Stored records
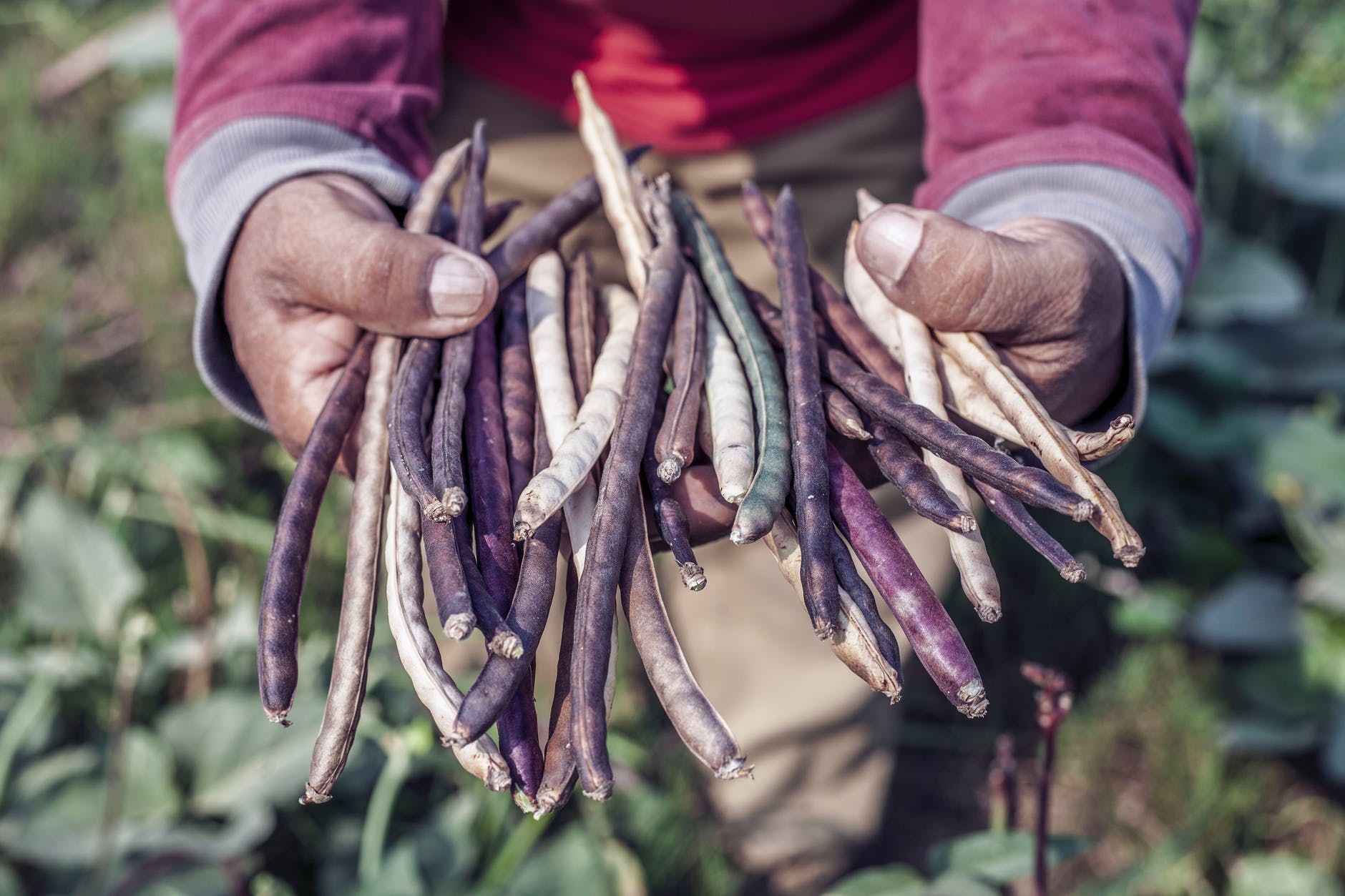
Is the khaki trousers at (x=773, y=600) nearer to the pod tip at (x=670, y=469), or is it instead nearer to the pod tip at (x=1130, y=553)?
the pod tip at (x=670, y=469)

--

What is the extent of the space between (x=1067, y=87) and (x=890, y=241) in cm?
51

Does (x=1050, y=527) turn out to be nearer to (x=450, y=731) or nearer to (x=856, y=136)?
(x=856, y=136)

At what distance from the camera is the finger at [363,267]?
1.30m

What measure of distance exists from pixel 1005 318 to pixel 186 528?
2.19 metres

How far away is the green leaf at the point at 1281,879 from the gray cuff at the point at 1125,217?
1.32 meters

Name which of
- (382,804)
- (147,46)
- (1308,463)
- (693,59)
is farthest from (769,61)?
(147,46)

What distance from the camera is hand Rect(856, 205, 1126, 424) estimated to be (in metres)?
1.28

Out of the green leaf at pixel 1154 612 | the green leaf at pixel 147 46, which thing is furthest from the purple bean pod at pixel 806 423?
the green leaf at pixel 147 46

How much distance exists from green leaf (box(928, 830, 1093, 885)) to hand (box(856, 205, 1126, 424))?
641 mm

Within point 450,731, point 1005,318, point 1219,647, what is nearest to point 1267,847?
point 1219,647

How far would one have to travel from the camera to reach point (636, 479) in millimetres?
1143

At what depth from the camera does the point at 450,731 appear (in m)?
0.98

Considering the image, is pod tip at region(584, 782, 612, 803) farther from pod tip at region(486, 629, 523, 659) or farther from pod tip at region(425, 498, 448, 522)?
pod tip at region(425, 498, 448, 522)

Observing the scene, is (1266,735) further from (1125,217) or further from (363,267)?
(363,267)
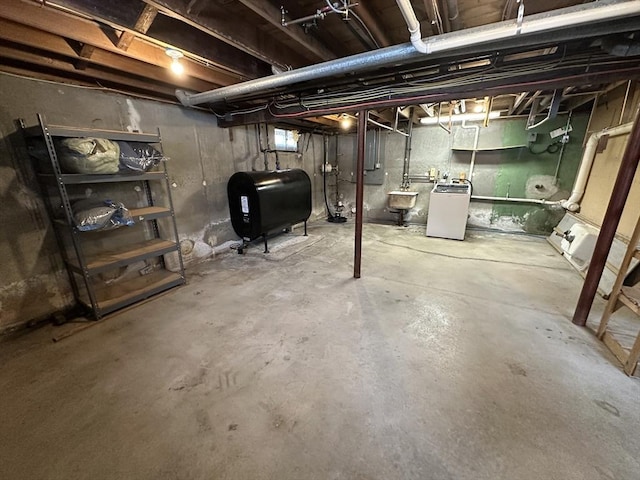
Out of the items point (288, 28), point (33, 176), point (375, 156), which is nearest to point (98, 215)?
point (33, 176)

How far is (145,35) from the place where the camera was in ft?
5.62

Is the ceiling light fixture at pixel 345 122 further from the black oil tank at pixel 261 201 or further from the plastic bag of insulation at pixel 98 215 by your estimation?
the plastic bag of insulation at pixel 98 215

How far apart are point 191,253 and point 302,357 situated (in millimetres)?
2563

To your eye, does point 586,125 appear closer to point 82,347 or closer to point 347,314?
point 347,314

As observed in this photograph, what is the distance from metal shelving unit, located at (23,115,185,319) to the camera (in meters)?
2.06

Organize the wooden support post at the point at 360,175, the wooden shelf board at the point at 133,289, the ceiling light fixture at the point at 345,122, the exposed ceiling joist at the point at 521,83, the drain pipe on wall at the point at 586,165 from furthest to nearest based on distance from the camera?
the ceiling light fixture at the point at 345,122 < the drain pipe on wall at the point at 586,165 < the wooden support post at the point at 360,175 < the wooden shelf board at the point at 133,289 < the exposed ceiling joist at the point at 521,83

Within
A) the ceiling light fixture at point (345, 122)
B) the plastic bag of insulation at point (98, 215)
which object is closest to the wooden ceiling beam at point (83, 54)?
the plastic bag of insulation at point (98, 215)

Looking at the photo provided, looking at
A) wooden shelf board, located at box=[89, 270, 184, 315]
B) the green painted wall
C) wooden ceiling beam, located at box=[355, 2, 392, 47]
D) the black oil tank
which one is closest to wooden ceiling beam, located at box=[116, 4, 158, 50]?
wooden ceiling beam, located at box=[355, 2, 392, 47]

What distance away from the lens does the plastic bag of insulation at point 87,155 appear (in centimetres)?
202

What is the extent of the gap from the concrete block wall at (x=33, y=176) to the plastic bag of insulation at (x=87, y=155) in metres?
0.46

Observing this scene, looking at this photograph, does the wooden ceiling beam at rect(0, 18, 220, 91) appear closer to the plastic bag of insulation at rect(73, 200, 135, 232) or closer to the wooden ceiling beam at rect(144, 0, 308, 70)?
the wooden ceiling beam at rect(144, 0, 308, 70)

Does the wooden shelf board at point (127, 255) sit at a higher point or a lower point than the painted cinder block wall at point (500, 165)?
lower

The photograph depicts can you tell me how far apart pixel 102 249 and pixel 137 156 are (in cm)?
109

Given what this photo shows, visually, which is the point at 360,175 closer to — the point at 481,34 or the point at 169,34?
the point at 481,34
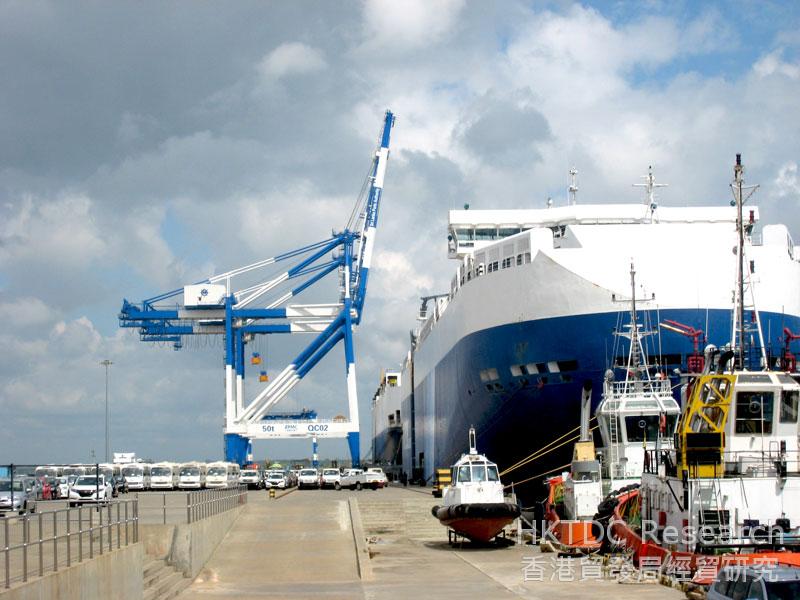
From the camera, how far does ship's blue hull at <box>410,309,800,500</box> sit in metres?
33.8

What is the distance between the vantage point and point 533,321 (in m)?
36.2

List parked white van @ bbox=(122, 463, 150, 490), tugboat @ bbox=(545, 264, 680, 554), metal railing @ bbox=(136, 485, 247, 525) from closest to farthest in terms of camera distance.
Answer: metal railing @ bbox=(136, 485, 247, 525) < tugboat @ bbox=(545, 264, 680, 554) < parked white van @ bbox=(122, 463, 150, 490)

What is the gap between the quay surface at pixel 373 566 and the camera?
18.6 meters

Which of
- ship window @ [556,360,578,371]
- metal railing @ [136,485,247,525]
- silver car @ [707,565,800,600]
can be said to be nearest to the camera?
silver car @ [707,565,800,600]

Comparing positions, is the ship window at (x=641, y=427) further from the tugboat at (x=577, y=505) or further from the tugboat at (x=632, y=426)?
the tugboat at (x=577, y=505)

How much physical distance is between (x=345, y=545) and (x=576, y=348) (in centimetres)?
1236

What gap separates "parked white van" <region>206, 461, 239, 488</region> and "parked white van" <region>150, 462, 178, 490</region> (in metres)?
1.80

...

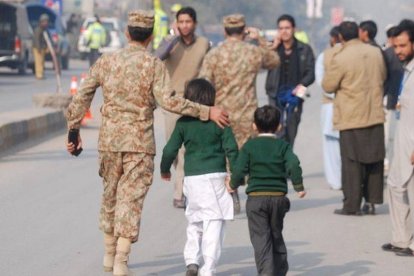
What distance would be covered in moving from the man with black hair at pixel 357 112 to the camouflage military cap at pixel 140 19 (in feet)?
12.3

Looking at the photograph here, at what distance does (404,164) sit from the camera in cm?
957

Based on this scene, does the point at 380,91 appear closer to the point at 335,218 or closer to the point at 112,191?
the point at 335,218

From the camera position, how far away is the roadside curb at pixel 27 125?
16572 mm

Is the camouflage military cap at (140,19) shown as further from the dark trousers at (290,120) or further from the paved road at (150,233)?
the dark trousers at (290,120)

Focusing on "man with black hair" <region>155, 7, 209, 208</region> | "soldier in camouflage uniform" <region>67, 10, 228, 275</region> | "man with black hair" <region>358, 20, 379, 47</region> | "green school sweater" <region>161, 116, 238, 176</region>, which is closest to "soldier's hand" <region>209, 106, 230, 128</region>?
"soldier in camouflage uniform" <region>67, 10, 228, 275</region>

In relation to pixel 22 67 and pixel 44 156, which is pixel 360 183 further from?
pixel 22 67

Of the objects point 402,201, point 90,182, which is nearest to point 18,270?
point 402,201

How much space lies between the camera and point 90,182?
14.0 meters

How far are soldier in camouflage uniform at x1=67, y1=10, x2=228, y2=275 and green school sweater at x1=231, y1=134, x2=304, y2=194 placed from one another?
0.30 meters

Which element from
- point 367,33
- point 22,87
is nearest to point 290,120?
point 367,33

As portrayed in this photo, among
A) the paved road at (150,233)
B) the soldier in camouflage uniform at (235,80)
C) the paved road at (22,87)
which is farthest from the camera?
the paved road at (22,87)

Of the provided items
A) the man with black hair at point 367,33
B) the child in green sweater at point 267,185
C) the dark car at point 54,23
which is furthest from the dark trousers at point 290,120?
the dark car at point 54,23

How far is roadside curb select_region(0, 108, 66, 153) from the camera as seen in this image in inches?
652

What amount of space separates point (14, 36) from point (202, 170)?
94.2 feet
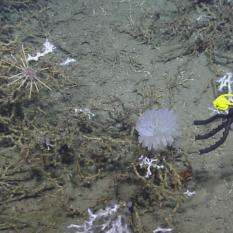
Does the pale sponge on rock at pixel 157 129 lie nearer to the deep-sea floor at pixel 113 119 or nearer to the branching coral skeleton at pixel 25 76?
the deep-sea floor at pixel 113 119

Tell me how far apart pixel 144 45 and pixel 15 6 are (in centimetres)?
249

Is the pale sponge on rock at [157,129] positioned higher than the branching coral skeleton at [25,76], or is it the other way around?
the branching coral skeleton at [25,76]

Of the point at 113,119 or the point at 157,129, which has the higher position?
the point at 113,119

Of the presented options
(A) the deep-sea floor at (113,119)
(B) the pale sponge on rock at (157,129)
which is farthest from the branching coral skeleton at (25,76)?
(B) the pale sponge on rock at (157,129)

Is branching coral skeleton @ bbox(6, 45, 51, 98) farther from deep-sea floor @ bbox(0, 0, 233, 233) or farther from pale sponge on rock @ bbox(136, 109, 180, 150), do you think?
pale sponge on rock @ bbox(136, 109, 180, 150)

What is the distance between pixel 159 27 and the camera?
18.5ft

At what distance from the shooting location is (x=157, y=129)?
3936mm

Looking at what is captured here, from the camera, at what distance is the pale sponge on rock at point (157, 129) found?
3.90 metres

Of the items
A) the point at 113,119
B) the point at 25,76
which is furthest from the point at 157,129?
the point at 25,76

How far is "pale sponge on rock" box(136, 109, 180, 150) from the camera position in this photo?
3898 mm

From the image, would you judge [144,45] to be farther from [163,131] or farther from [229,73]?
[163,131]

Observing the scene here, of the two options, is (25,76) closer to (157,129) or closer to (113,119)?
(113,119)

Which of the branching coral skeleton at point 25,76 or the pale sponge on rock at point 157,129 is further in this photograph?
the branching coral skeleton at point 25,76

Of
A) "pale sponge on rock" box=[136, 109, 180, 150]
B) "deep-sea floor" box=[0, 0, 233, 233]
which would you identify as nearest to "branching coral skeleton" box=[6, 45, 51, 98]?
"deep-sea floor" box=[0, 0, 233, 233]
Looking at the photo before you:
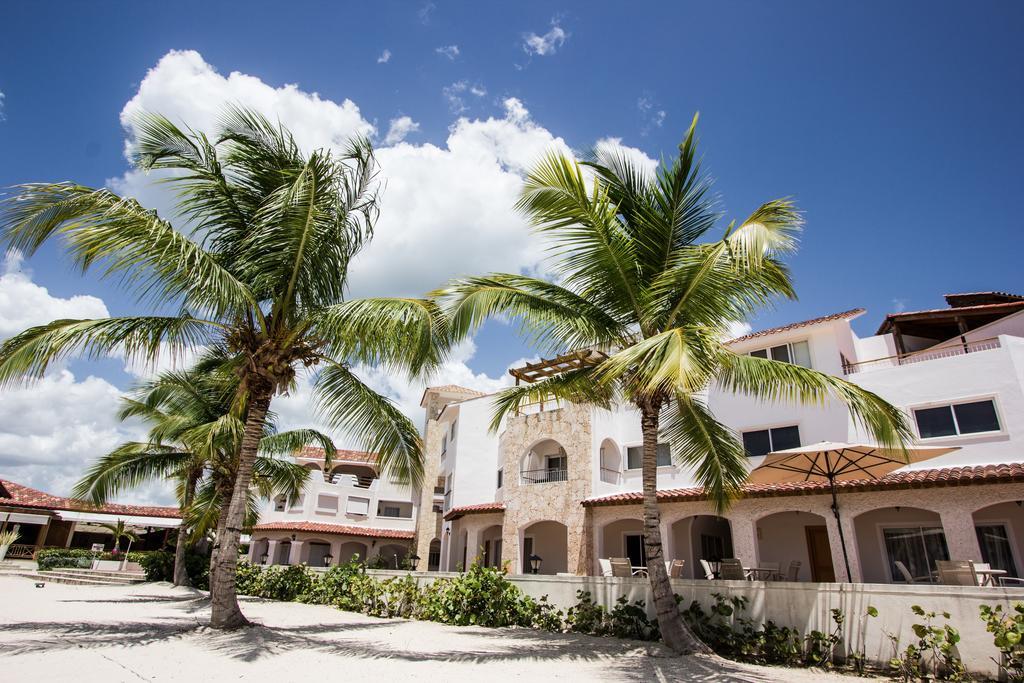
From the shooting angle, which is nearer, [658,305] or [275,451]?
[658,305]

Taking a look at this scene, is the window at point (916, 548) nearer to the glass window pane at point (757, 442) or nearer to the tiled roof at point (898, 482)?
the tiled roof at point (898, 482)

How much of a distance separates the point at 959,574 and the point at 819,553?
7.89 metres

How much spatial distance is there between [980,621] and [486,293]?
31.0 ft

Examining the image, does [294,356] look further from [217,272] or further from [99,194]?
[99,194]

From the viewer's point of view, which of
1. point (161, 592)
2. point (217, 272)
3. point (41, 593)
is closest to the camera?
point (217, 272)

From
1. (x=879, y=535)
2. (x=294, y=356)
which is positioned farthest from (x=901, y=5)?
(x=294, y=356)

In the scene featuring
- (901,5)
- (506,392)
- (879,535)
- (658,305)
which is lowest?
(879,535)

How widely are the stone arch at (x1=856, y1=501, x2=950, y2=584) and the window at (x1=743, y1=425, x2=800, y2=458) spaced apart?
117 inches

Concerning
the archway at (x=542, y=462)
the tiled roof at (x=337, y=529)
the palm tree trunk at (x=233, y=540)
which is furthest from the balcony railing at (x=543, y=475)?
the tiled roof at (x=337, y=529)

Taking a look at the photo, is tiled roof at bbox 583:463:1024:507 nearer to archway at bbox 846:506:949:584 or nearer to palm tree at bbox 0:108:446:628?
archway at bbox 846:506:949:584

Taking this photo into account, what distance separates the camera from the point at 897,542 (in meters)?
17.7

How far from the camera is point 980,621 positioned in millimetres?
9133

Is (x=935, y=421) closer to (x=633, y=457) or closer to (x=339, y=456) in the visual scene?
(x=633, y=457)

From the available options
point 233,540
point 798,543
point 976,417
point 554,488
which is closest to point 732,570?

Problem statement
Return everything above from the line containing "Looking at the photograph" down to the line containing "0.30 meters", both included, unchanged.

Worked solution
Looking at the photograph here, at what distance does (404,164) sit from the camera in cm?
957

Based on this scene, does the point at 380,91 appear closer to the point at 335,218 or closer to the point at 112,191?
the point at 335,218

From the camera position, how far away is the roadside curb at pixel 27 125?
16572 mm

Is the camouflage military cap at (140,19) shown as further from the dark trousers at (290,120) or further from the paved road at (150,233)?
the dark trousers at (290,120)

Focusing on "man with black hair" <region>155, 7, 209, 208</region> | "soldier in camouflage uniform" <region>67, 10, 228, 275</region> | "man with black hair" <region>358, 20, 379, 47</region> | "green school sweater" <region>161, 116, 238, 176</region>, which is closest to "soldier's hand" <region>209, 106, 230, 128</region>?
"soldier in camouflage uniform" <region>67, 10, 228, 275</region>

In relation to pixel 22 67 and pixel 44 156, which is pixel 360 183 further from?
pixel 22 67

Of the objects point 402,201, point 90,182, which is nearest to point 18,270?
point 402,201

How much space lies between the camera and point 90,182?
14.0 meters

How far are soldier in camouflage uniform at x1=67, y1=10, x2=228, y2=275 and green school sweater at x1=231, y1=134, x2=304, y2=194 placed from one another?
0.30 meters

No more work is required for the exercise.